TEXT SEGMENT:
··········

Figure 15 illustrates the impact of repeated measurements (in the range of 2.5–20 μg/L) on the sensitivity of the electrochemical sensor with respect to the current at the maximum peak using an analysis employing SPEs. Across the entirety of the experimental repetitions—from the initial to the final cycle within the five-repetition range for each concentration—a subtle yet consistent decrease in sensitivity was observed. The graph suggests a gradual decline in the electrode responsiveness over successive measurements under the established experimental conditions. The first repetition shows the highest overall current, indicating the highest initial sensitivity across all concentrations. From repetition 1 to repetition 4, there is a noticeable decrease in the overall current for all concentrations. This suggests a decline in the sensitivity or performance of the detection system with successive measurements. This could be due to various factors, such as electrode fouling, a depletion in reagents, or degradation of the sensing surface. However, the current values for repetition 5 show an unexpected increase. This unexpected surge in sensitivity after a period of decline can most likely be attributed to the saturation of the WE active surface area. As the electrode undergoes repeated exposure to the analyte, the available binding sites or reactive surfaces become increasingly occupied. Once a critical threshold of saturation is reached, the SPEs’ response mechanism may alter, leading to an artificially inflated signal, which manifests as the observed increase in the final measurements. This phenomenon highlights the importance of considering electrode surface dynamics and potential saturation effects when interpreting data from repetitive electrochemical measurements.
Overall sensor sensitivity remains stable, exhibiting only minor fluctuations, and this is also confirmed by the calculated standard deviation minor of 0.1% for each concentration repetition. Despite this minor starting reduction, the sensor maintains sufficient stability for routine daily field analyses.
Furthermore, these recorded measurements were utilized for both the construction of the calibration curve and the subsequent analysis of the nominally contaminated laboratory sample. This long-term performance is rigorously monitored by evaluating the gradient of the calibration slopes (nA/ppb), which consistently approximates a value of 60. This observation is significant as it aligns closely with the established excellent performance reported for this electrode technology. Crucially, this consistent gradient value also serves to validate the chosen methodology for constructing the calibration curve, which relies on the maximum peak current recorded instead of the area.

··········

EXERCISE DATA:
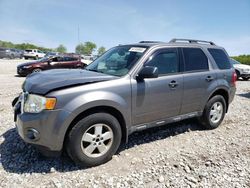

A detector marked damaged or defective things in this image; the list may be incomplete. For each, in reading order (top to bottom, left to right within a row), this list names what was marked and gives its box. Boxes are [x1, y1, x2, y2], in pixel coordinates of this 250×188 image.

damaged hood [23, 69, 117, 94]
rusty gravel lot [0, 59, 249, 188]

··········

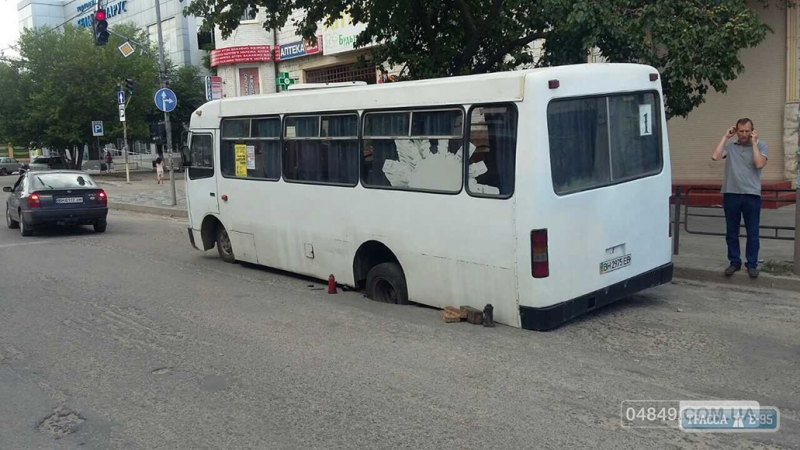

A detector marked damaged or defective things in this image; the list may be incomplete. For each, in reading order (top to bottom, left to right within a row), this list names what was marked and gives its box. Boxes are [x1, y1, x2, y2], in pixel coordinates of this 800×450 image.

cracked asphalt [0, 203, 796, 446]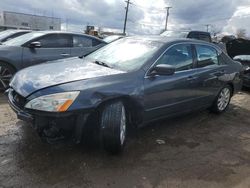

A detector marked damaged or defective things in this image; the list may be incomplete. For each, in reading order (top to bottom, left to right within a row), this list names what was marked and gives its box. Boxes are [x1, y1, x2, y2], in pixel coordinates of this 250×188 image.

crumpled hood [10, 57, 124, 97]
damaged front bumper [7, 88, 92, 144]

··········

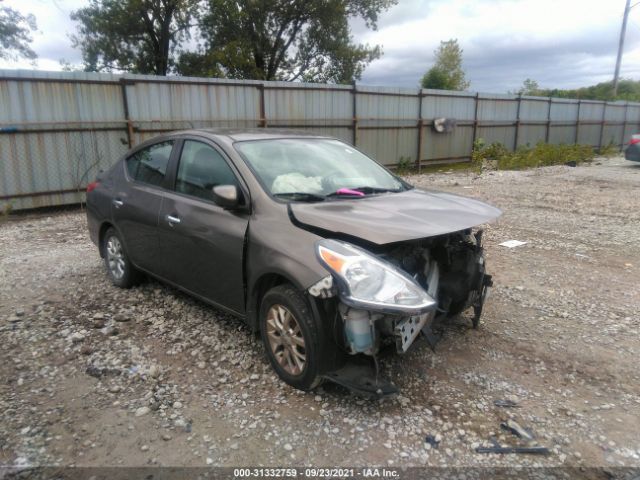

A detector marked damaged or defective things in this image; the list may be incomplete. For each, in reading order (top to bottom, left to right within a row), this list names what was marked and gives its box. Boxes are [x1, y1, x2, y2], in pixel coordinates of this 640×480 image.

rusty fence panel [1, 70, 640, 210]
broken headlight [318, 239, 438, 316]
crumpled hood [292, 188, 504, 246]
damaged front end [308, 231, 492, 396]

··········

QUESTIONS ON THE MATERIAL:
- A) The passage on electrochemical sensor sensitivity names several possible causes for the drop in current from repetition 1 to repetition 4. List them all.
- B) Retype the passage on electrochemical sensor sensitivity between "Furthermore, these recorded" and "of the area.", inclusive.
- C) Continue the passage on electrochemical sensor sensitivity, picking up right after its final sentence.

PER-TASK ANSWERS:
- A)
- electrode fouling
- a depletion in reagents
- degradation of the sensing surface

- B)
Furthermore, these recorded measurements were utilized for both the construction of the calibration curve and the subsequent analysis of the nominally contaminated laboratory sample. This long-term performance is rigorously monitored by evaluating the gradient of the calibration slopes (nA/ppb), which consistently approximates a value of 60. This observation is significant as it aligns closely with the established excellent performance reported for this electrode technology. Crucially, this consistent gradient value also serves to validate the chosen methodology for constructing the calibration curve, which relies on the maximum peak current recorded instead of the area.

- C)
The voltammograms in
Figure 16. directly compare the electrochemical response at the same nominal cadmium concentration of 10 µg/L (ppb). This comparison highlights the crucial importance of integrating magnetic stirring during the analyte deposition phase within the measurement setup. Insufficient or absent stirring significantly impairs cadmium detection, resulting in a notable decrease in signal intensity and a loss of the characteristic peak shape. In fact, stirring serves to continuously transport fresh analyte species from the bulk solution to the electrode surface. Without it, a depletion zone forms around the electrode, where the concentration of the analyte is significantly lower than in the bulk. Stirring minimizes this depletion layer, ensuring a more efficient and rapid mass transport of cadmium ions to the WE area. This enhanced mass transport leads to a greater amount of analyte being deposited onto the electrode surface within a given pre-concentration time, directly translating to a higher and more well-defined stripping peak during the anodic scan. Consequently, the signal intensity is significantly improved, and the characteristic peak shape, indicative of efficient stripping, is maintained, leading to more accurate and reliable quantitative analysis.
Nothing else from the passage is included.